__RECORDS FOR PROCESSING__
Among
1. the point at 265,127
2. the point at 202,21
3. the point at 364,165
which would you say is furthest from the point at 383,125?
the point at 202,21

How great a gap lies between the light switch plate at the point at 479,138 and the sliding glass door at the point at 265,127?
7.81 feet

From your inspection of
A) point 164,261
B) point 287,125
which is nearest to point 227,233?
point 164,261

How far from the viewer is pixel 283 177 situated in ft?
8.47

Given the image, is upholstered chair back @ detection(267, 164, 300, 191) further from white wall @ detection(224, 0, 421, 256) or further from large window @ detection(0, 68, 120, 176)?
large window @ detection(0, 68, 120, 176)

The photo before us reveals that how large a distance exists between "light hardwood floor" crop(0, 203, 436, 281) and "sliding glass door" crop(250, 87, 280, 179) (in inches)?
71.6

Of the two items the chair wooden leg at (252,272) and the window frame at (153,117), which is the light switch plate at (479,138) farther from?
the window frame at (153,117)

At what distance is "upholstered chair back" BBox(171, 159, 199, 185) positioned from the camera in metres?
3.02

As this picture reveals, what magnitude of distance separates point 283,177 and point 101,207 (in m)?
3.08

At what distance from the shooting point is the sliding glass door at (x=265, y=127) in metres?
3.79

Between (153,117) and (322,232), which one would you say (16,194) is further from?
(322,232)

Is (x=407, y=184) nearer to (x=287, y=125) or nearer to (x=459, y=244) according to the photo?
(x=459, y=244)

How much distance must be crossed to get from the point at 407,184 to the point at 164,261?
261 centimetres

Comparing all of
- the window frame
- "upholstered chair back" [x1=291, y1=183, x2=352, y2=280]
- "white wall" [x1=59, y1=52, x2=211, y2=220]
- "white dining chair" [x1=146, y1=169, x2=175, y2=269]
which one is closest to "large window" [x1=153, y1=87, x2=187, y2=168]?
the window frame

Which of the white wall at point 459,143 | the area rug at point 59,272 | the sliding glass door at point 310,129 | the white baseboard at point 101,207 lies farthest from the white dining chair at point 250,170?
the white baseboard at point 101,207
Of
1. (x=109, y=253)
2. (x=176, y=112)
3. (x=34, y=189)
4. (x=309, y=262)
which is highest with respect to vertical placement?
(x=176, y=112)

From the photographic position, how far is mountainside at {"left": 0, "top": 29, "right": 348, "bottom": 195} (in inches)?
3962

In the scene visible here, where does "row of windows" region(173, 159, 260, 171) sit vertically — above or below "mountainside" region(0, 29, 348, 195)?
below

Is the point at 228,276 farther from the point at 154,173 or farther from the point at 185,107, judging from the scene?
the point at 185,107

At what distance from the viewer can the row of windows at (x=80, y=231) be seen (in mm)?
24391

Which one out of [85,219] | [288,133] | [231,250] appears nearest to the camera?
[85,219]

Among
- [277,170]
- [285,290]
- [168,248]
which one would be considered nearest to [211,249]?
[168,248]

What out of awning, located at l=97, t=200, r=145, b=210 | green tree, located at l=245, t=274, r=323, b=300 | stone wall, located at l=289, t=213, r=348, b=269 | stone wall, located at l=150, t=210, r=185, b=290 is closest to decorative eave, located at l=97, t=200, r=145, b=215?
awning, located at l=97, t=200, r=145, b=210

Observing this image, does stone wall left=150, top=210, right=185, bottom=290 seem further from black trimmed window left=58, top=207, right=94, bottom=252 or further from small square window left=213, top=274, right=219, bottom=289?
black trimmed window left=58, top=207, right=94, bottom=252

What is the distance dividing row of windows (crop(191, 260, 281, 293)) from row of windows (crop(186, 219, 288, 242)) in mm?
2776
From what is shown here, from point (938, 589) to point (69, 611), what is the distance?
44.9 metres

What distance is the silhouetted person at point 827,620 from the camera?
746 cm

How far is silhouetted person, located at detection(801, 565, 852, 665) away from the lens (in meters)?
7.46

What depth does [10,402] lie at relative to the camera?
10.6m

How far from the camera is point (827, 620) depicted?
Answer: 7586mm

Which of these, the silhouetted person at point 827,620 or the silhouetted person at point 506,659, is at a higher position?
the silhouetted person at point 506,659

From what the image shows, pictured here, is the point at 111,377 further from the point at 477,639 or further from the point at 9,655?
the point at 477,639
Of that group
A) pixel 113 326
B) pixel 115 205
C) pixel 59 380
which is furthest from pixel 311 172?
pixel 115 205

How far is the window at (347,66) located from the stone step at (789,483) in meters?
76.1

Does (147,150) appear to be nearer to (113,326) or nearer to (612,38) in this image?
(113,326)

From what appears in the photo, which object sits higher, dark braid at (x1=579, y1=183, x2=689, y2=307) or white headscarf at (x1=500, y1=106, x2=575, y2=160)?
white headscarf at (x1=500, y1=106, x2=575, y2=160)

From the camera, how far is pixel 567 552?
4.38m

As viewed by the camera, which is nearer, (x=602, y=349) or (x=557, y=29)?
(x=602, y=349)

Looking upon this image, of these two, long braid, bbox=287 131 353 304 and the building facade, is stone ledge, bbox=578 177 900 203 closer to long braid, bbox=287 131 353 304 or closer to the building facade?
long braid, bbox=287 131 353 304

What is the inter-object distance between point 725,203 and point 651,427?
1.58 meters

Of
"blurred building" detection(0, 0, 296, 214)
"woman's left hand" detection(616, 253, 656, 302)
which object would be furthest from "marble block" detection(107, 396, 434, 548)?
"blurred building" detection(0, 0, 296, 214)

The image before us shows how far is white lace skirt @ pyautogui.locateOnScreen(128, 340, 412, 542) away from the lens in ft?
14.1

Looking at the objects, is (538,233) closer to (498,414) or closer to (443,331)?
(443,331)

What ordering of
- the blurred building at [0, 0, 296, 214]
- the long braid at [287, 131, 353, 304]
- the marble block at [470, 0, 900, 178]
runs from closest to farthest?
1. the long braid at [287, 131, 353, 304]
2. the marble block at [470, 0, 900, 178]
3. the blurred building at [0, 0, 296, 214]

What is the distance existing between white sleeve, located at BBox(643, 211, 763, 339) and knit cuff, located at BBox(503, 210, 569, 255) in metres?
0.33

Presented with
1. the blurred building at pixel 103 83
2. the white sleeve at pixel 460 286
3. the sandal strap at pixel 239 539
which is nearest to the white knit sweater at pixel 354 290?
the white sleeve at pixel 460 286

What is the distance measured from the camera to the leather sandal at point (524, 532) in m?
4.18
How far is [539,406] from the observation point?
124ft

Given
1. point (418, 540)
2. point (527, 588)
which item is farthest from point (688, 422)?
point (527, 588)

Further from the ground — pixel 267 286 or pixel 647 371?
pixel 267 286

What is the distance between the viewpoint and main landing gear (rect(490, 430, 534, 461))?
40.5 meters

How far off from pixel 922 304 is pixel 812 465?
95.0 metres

__WHAT TO DO__
Rewrite the entries from the line with "What is the inter-object" to the line with "3. the blurred building at [0, 0, 296, 214]", changing "inter-object distance" to "gap" and keeping everything else the same.

__RIGHT ANSWER__
What is the gap between point 725,203 and point 651,427?
1.58 meters

Of
"blurred building" detection(0, 0, 296, 214)
"woman's left hand" detection(616, 253, 656, 302)
which object would be furthest from "marble block" detection(107, 396, 434, 548)?
"blurred building" detection(0, 0, 296, 214)

The image before us shows how far is white lace skirt @ pyautogui.locateOnScreen(128, 340, 412, 542) away from the lens in ft?
14.1

Looking at the objects, is (538,233) closer to (498,414) or closer to (443,331)?
(443,331)

What ordering of
- the blurred building at [0, 0, 296, 214]
- the long braid at [287, 131, 353, 304]
- the marble block at [470, 0, 900, 178]
runs from closest to farthest?
1. the long braid at [287, 131, 353, 304]
2. the marble block at [470, 0, 900, 178]
3. the blurred building at [0, 0, 296, 214]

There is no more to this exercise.